Long Lake is an unincorporated community in Anderson County, in the U.S. state of Texas. It is located within the Palestine, Texas micropolitan area.

History
Long Lake was supposedly named for the nearby Long Lake, and was originally part of a large  plantation that was purchased by Hugo Monnig in 1911. Even though this plantation developed the production of cotton, it became a trading and shipping port for agriculture in the surrounding area, since it was located on a former International-Great Northern Railroad. A man named A.L. Bowers unsuccessfully drilled many wells in the settlement in 1913 and several oil and gas wells created a profit that developed in the nearby lake's oilfield and the nearby Tucker by the Tidewater and Texas Seaboard Oil Company in 1932 and 1933. This field was thought to have been the largest in East Texas in the 1930s.

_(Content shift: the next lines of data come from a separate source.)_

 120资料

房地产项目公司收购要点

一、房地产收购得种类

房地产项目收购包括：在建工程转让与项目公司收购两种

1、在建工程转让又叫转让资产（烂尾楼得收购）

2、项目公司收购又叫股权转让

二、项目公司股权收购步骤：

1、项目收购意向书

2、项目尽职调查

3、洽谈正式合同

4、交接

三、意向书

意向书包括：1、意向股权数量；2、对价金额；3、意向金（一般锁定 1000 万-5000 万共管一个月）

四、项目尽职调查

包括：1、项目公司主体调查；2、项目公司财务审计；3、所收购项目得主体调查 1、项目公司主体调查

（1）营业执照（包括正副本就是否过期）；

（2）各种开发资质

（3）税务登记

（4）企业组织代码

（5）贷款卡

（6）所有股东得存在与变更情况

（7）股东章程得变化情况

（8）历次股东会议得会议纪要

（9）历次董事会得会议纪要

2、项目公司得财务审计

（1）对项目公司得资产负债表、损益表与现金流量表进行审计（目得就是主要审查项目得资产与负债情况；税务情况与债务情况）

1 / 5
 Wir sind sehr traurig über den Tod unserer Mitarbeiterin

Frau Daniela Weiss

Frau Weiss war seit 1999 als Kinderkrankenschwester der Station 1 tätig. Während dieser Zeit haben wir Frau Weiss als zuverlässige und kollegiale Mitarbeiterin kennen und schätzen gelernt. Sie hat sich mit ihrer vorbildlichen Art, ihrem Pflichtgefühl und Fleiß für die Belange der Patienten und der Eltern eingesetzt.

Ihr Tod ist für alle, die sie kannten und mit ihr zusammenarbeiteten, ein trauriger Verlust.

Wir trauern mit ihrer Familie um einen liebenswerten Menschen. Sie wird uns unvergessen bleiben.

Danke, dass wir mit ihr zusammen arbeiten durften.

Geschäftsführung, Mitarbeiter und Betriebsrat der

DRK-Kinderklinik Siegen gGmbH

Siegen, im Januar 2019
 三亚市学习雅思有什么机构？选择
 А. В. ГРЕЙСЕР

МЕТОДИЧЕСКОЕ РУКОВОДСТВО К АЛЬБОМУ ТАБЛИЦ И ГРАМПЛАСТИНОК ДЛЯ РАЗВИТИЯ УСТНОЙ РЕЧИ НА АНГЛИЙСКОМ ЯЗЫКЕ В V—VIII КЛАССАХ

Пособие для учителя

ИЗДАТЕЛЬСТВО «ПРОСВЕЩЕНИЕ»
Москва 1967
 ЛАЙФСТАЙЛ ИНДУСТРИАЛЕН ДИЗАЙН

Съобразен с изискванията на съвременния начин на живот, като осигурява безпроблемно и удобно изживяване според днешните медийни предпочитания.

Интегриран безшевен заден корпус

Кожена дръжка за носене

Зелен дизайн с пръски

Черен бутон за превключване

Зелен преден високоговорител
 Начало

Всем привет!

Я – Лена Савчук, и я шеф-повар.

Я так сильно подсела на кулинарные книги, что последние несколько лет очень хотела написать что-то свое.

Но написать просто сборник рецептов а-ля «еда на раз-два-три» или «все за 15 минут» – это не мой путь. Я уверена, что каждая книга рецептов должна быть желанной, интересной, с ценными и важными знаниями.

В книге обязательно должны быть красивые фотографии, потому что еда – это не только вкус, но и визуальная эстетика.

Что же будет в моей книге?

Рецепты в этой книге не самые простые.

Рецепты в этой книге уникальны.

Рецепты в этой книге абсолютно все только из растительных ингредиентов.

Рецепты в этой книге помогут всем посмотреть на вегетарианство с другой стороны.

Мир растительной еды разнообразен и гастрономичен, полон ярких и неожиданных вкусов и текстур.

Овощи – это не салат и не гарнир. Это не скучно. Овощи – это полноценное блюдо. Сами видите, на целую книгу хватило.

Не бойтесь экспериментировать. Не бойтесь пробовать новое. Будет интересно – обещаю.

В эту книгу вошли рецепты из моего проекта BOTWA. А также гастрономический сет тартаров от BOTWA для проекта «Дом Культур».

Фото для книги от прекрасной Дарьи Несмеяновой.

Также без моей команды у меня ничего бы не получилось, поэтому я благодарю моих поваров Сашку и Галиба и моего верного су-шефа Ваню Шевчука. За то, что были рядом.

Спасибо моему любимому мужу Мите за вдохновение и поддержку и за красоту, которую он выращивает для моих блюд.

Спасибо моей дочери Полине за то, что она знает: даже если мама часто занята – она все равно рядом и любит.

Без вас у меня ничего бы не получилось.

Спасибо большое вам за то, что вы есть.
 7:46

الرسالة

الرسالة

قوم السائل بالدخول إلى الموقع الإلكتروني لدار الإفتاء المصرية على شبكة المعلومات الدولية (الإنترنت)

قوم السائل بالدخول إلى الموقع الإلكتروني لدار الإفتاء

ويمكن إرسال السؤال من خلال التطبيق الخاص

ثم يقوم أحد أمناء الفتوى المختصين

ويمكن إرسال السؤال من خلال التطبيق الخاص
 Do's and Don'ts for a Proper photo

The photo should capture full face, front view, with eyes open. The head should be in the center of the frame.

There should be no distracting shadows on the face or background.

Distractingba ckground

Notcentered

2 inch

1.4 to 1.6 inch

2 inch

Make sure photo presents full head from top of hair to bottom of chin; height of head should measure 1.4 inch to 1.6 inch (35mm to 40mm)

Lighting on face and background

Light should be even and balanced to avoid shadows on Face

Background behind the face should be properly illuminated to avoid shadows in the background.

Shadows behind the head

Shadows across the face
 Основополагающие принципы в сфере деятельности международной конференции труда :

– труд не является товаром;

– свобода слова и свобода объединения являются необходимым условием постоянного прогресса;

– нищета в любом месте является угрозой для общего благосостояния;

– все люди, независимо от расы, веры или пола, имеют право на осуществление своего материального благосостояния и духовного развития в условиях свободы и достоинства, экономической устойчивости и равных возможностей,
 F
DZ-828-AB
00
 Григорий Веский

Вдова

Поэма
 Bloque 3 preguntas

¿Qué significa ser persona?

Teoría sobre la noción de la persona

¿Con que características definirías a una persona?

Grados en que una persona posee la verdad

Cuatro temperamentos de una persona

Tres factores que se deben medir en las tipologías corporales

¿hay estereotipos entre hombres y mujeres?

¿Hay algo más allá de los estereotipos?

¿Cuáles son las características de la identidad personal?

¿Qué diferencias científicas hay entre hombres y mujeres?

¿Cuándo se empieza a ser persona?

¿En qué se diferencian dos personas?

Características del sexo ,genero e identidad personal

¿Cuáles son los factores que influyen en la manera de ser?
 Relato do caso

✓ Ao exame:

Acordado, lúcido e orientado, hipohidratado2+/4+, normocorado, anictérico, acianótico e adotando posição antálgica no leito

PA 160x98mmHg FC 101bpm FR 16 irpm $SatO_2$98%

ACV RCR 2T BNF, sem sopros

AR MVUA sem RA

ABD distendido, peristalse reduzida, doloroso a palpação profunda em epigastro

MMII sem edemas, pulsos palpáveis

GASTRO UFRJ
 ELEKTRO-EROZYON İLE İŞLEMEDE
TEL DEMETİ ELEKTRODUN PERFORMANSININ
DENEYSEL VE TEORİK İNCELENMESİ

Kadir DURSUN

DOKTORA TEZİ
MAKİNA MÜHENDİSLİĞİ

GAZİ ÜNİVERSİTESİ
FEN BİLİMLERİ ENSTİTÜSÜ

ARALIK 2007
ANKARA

It had five businesses and 125 inhabitants in 1939. There was a temporary oil boom that occurred in the community and had an estimated population of 40 from 1949 to 1966. Several scattered houses and a church were located in Long Lake in 1982, with the church standing about half a mile east of the community. The oilfields to the north of the community continued to operate in 1985.

Geography
Long Lake sits along the Union Pacific line, U.S. Highway 84 and U.S. Highway 79 along the Trinity River,  southwest of Palestine in southwestern Anderson County.

Education
Long Lake had its own school in 1939 as well as a school called Green Bay High School in 1982. Today the community is served by the Westwood Independent School District.